The antimicrobial efficacy of chlorine largely depends on the pH and the amount of organic material in the water, and to a limited extent, on the temperature of water (Suslow, 2001). At pH values above 7.5, a very low percentage of chlorine exists in the active HClO form. At pH values below 6.0, off-gas (probably as di- and tri-chloramines) may occur and irritate workers (Black & Veatch Corporation, 2009). In addition, low pH may increase equipment corrosion. Therefore, it is desirable in the management of chlorine that the pH of water be adjusted and maintained at values of 6.5–7.0 to maximize the HClO level and minimize off-gas (Suslow, 2001). Chlorine (sodium hypochlorite) solution at pH 6.5 is currently the most common sanitizer used in the fresh-cut produce industry in the U.S. (Shen et al., 2012). To adjust the pH of chlorine solution, citric acid is commonly used by the industry (Suslow, 1997, Herdt and Feng, 2009, Shen et al., 2012).

Maintaining appropriate levels of effective chlorine in washing solutions with fresh-cut produce is a challenge due to the release of copious amount of juices from fresh-cut products into wash water (Shen et al., 2012). In addition, other organic materials from soil and microorganisms may accumulate during produce washing (Allende et al., 2008). Replenishing chlorine including continual fixed dosing, automated demand-based injection systems, and manual demand-based periodic dosing is a common practice in fresh-produce processing. With increasing organic loads originated from fresh produce in the recirculated water, and the need to maintain a certain level of chlorine, the levels of chlorine-by-products in the water would increase over-time. As a result, the production of large amounts of wastewater with high levels of biological oxygen demand and chlorine-by products may become a concern (Ölmez and Kretzschmar, 2009). To reduce water consumption and conserve energy associated with cooling or heating during processing of fresh-cut produce, most postharvest processes recirculate used water. The amount of water lost during transfer and transport of the products is replaced with fresh water, and chlorine concentration is constantly adjusted to targeted levels.

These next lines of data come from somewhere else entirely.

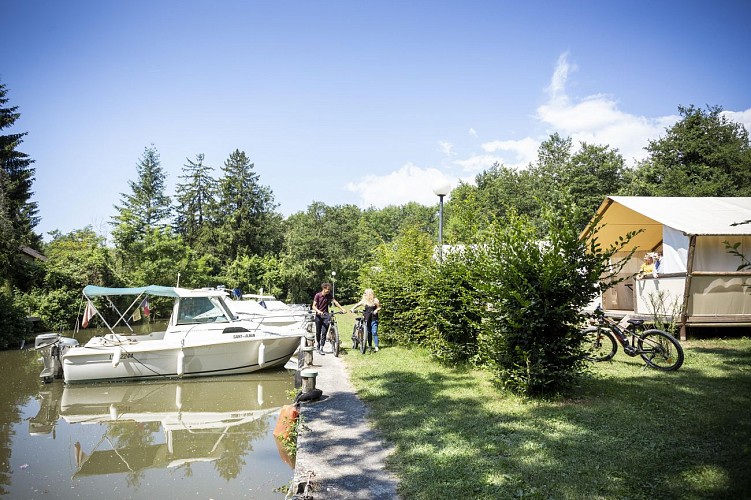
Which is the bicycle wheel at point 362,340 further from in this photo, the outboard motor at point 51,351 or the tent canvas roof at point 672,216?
the outboard motor at point 51,351

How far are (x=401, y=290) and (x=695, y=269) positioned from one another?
8078 millimetres

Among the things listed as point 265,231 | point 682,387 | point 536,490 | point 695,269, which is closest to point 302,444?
point 536,490

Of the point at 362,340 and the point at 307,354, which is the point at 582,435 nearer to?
the point at 307,354

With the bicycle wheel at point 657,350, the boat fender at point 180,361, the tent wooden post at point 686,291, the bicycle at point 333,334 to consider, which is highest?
the tent wooden post at point 686,291

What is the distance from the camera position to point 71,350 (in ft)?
39.0

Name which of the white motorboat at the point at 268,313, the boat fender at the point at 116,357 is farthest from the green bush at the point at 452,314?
the white motorboat at the point at 268,313

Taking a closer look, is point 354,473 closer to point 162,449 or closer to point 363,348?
point 162,449

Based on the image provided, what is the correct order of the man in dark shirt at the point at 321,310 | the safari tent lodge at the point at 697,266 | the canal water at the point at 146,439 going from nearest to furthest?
the canal water at the point at 146,439, the safari tent lodge at the point at 697,266, the man in dark shirt at the point at 321,310

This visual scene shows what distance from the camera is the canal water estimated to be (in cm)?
614

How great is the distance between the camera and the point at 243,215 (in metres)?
53.3

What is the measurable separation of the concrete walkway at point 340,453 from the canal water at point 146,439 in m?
0.75

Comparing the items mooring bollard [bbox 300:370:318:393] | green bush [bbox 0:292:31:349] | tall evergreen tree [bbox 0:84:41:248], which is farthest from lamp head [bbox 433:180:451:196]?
tall evergreen tree [bbox 0:84:41:248]

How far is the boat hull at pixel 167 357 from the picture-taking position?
468 inches

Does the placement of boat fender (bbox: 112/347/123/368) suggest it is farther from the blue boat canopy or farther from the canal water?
the blue boat canopy
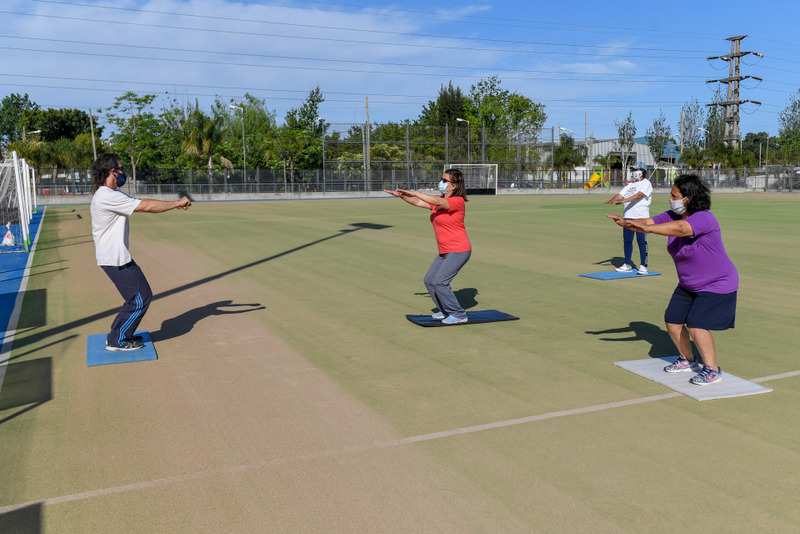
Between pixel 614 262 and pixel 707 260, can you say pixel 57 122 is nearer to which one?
pixel 614 262

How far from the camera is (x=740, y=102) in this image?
301ft

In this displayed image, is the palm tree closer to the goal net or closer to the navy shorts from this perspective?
the goal net

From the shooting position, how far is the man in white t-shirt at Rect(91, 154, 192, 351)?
6.71m

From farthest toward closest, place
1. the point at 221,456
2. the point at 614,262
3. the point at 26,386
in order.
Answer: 1. the point at 614,262
2. the point at 26,386
3. the point at 221,456

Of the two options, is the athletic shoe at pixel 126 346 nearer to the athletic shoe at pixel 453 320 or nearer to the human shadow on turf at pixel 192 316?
the human shadow on turf at pixel 192 316

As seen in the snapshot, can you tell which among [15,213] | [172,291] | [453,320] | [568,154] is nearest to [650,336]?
[453,320]

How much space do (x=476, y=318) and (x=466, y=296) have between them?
1847mm

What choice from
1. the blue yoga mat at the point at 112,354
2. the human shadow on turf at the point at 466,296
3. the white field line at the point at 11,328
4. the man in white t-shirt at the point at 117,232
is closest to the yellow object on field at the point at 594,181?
the human shadow on turf at the point at 466,296

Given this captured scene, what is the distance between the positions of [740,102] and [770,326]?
94698 millimetres

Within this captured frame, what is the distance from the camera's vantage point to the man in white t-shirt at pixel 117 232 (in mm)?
6707

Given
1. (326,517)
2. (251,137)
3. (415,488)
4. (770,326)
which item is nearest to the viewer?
(326,517)

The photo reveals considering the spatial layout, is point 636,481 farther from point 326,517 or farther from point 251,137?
point 251,137

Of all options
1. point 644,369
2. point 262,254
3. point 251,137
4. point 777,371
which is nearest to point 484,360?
point 644,369

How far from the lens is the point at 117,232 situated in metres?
6.91
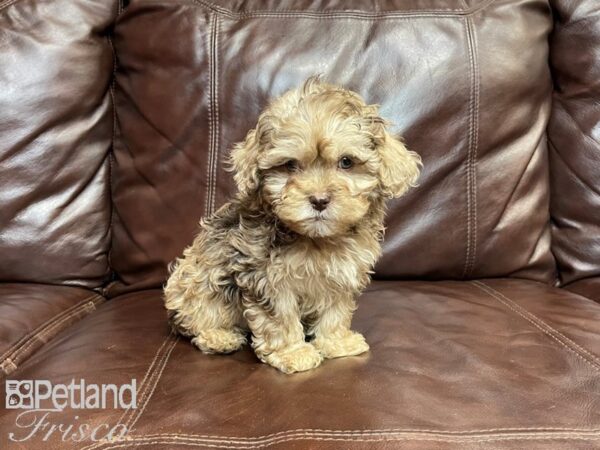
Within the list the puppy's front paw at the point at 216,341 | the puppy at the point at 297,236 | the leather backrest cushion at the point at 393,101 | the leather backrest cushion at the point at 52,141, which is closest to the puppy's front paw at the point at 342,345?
the puppy at the point at 297,236

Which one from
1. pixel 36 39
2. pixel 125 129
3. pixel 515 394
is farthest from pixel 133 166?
pixel 515 394

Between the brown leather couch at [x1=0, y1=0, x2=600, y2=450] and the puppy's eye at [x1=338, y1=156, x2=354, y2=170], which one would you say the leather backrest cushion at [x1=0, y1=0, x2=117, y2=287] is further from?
the puppy's eye at [x1=338, y1=156, x2=354, y2=170]

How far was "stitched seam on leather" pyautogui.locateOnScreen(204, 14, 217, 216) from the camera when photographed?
2.73 m

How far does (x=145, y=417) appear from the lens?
172cm

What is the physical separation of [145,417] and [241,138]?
1.32 meters

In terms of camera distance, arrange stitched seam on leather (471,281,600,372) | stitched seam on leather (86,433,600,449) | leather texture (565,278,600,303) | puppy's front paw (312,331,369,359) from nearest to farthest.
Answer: stitched seam on leather (86,433,600,449) → stitched seam on leather (471,281,600,372) → puppy's front paw (312,331,369,359) → leather texture (565,278,600,303)

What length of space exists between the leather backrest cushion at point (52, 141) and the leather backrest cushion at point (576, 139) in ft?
6.24

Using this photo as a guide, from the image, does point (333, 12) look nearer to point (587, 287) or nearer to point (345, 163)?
point (345, 163)

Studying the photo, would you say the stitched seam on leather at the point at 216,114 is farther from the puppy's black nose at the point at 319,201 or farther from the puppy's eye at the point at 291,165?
the puppy's black nose at the point at 319,201

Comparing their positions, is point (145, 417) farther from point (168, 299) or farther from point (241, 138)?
point (241, 138)

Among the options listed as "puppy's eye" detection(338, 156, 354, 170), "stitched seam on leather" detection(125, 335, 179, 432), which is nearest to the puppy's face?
"puppy's eye" detection(338, 156, 354, 170)

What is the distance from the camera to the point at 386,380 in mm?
1896

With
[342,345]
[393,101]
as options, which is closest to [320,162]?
[342,345]

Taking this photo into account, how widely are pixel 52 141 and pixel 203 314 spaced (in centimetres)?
109
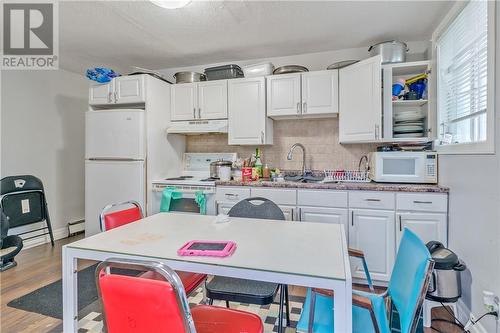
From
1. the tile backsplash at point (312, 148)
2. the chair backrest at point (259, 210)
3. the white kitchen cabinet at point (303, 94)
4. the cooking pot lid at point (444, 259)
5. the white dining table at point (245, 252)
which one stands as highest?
the white kitchen cabinet at point (303, 94)

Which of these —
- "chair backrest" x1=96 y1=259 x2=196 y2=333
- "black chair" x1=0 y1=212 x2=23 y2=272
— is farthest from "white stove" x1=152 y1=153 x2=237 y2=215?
"chair backrest" x1=96 y1=259 x2=196 y2=333

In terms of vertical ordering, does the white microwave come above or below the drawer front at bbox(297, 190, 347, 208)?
above

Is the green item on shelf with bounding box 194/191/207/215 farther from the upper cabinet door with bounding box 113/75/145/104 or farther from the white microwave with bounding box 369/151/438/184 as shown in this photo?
the white microwave with bounding box 369/151/438/184

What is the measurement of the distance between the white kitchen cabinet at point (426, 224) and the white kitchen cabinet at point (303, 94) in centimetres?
125

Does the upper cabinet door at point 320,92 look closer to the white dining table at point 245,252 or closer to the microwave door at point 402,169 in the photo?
the microwave door at point 402,169

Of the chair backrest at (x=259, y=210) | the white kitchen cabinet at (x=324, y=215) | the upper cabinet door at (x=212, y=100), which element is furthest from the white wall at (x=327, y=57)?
the chair backrest at (x=259, y=210)

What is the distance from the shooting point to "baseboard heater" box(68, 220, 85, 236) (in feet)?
13.3

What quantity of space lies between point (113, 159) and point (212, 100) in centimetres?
138

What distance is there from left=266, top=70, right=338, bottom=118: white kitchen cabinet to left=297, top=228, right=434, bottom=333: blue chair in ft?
6.25

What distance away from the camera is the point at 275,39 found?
2953 mm

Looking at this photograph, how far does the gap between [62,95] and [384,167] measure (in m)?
4.28

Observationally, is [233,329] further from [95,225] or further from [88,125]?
[88,125]

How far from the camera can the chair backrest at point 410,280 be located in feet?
3.24

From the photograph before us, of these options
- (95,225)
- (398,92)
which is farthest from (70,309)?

While information about chlorine by-product formation in drinking water is available (Richardson et al., 2000, Gopal et al., 2007, Hua and Reckhow, 2007), there is limited research about trichloromethane formation in process water and in the fresh produce that have been washed with chlorine (Klaiber et al., 2005, COT (Committee on Toxicity of Chemicals in Food, Consumer Products and the Environment), 2006, López-Gálvez et al., 2010, Gómez-López et al., 2013). Klaiber et al. (2005) determined that the by-product formation due to chlorination of minimally processed carrots with tap water containing 200 mg L⁻¹ free chlorine was negligible (<0.2 μg L⁻¹). There have been no studies dealing with accumulation of chorine by-products in re-used chlorine water with a fixed chlorine concentration during washing. It is unknown whether citric acid, which is commonly used for pH adjustment, would affect the formation of trihalomethanes. The objectives of the present study were therefore to investigate the formation of trichloromethane in wash water, cut lettuce and diced onions, to compare sodium hypochlorite with chlorine dioxide in producing trichloromethane, and to evaluate the impact of citric acid on trichloromethane formation.